**EXERCISE INSTRUCTIONS:** Write out every entry again exactly as it stands.

(Data extracted from a collection)
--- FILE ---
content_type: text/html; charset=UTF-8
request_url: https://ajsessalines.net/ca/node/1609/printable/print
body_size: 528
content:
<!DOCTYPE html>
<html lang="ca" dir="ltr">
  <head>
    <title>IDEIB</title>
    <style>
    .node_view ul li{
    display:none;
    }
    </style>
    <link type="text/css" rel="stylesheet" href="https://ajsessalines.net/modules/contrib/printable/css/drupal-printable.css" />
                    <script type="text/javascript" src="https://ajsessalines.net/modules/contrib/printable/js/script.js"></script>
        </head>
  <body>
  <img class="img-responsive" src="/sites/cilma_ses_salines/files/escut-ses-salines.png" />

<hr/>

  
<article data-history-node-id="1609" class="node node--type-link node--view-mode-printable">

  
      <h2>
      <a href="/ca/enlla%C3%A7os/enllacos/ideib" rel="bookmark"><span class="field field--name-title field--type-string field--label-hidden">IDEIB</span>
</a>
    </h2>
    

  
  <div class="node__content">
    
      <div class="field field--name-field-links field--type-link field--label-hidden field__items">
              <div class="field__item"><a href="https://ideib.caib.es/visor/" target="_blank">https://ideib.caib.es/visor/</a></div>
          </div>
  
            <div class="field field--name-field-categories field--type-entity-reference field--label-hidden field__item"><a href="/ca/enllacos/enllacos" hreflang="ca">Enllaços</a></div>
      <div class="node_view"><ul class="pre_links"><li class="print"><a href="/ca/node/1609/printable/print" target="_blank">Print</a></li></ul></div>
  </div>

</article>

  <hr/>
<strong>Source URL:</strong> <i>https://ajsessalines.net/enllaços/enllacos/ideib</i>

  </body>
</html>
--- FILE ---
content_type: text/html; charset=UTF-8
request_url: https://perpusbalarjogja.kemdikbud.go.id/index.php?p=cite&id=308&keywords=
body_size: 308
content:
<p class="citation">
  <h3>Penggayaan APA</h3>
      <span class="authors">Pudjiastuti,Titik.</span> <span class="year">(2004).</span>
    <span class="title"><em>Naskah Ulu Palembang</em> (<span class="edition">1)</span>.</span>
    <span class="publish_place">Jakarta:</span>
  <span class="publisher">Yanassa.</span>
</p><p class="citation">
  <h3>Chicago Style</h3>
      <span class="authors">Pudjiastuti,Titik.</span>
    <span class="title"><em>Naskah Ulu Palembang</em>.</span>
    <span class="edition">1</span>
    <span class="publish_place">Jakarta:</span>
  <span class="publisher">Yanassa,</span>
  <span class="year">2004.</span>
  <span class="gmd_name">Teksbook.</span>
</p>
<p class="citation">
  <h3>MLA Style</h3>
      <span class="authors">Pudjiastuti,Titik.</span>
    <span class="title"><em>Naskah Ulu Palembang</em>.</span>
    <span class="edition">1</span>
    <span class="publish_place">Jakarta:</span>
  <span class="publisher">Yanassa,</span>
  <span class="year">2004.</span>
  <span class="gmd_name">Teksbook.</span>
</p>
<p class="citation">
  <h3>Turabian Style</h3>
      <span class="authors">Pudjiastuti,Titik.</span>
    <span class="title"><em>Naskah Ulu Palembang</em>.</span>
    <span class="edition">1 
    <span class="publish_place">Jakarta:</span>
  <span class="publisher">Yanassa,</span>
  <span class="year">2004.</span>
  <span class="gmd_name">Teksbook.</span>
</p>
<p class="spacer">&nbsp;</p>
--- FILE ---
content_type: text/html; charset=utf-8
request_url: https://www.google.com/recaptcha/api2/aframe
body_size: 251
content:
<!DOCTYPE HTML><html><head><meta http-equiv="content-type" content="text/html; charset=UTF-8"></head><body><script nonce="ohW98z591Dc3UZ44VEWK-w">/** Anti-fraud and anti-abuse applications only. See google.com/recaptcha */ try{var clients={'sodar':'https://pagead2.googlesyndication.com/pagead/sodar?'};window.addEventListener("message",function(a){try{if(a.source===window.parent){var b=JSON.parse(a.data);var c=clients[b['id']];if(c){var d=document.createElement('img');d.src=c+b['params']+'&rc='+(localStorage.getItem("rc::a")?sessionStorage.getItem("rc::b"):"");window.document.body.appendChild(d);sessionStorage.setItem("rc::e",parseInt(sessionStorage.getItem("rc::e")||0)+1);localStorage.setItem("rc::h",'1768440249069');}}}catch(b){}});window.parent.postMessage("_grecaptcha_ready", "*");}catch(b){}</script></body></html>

**TASK ANSWER:**
--- FILE ---
content_type: text/html; charset=UTF-8
request_url: https://ajsessalines.net/ca/node/1609/printable/print
body_size: 528
content:
<!DOCTYPE html>
<html lang="ca" dir="ltr">
  <head>
    <title>IDEIB</title>
    <style>
    .node_view ul li{
    display:none;
    }
    </style>
    <link type="text/css" rel="stylesheet" href="https://ajsessalines.net/modules/contrib/printable/css/drupal-printable.css" />
                    <script type="text/javascript" src="https://ajsessalines.net/modules/contrib/printable/js/script.js"></script>
        </head>
  <body>
  <img class="img-responsive" src="/sites/cilma_ses_salines/files/escut-ses-salines.png" />

<hr/>

  
<article data-history-node-id="1609" class="node node--type-link node--view-mode-printable">

  
      <h2>
      <a href="/ca/enlla%C3%A7os/enllacos/ideib" rel="bookmark"><span class="field field--name-title field--type-string field--label-hidden">IDEIB</span>
</a>
    </h2>
    

  
  <div class="node__content">
    
      <div class="field field--name-field-links field--type-link field--label-hidden field__items">
              <div class="field__item"><a href="https://ideib.caib.es/visor/" target="_blank">https://ideib.caib.es/visor/</a></div>
          </div>
  
            <div class="field field--name-field-categories field--type-entity-reference field--label-hidden field__item"><a href="/ca/enllacos/enllacos" hreflang="ca">Enllaços</a></div>
      <div class="node_view"><ul class="pre_links"><li class="print"><a href="/ca/node/1609/printable/print" target="_blank">Print</a></li></ul></div>
  </div>

</article>

  <hr/>
<strong>Source URL:</strong> <i>https://ajsessalines.net/enllaços/enllacos/ideib</i>

  </body>
</html>
--- FILE ---
content_type: text/html; charset=UTF-8
request_url: https://perpusbalarjogja.kemdikbud.go.id/index.php?p=cite&id=308&keywords=
body_size: 308
content:
<p class="citation">
  <h3>Penggayaan APA</h3>
      <span class="authors">Pudjiastuti,Titik.</span> <span class="year">(2004).</span>
    <span class="title"><em>Naskah Ulu Palembang</em> (<span class="edition">1)</span>.</span>
    <span class="publish_place">Jakarta:</span>
  <span class="publisher">Yanassa.</span>
</p><p class="citation">
  <h3>Chicago Style</h3>
      <span class="authors">Pudjiastuti,Titik.</span>
    <span class="title"><em>Naskah Ulu Palembang</em>.</span>
    <span class="edition">1</span>
    <span class="publish_place">Jakarta:</span>
  <span class="publisher">Yanassa,</span>
  <span class="year">2004.</span>
  <span class="gmd_name">Teksbook.</span>
</p>
<p class="citation">
  <h3>MLA Style</h3>
      <span class="authors">Pudjiastuti,Titik.</span>
    <span class="title"><em>Naskah Ulu Palembang</em>.</span>
    <span class="edition">1</span>
    <span class="publish_place">Jakarta:</span>
  <span class="publisher">Yanassa,</span>
  <span class="year">2004.</span>
  <span class="gmd_name">Teksbook.</span>
</p>
<p class="citation">
  <h3>Turabian Style</h3>
      <span class="authors">Pudjiastuti,Titik.</span>
    <span class="title"><em>Naskah Ulu Palembang</em>.</span>
    <span class="edition">1 
    <span class="publish_place">Jakarta:</span>
  <span class="publisher">Yanassa,</span>
  <span class="year">2004.</span>
  <span class="gmd_name">Teksbook.</span>
</p>
<p class="spacer">&nbsp;</p>
--- FILE ---
content_type: text/html; charset=utf-8
request_url: https://www.google.com/recaptcha/api2/aframe
body_size: 251
content:
<!DOCTYPE HTML><html><head><meta http-equiv="content-type" content="text/html; charset=UTF-8"></head><body><script nonce="ohW98z591Dc3UZ44VEWK-w">/** Anti-fraud and anti-abuse applications only. See google.com/recaptcha */ try{var clients={'sodar':'https://pagead2.googlesyndication.com/pagead/sodar?'};window.addEventListener("message",function(a){try{if(a.source===window.parent){var b=JSON.parse(a.data);var c=clients[b['id']];if(c){var d=document.createElement('img');d.src=c+b['params']+'&rc='+(localStorage.getItem("rc::a")?sessionStorage.getItem("rc::b"):"");window.document.body.appendChild(d);sessionStorage.setItem("rc::e",parseInt(sessionStorage.getItem("rc::e")||0)+1);localStorage.setItem("rc::h",'1768440249069');}}}catch(b){}});window.parent.postMessage("_grecaptcha_ready", "*");}catch(b){}</script></body></html>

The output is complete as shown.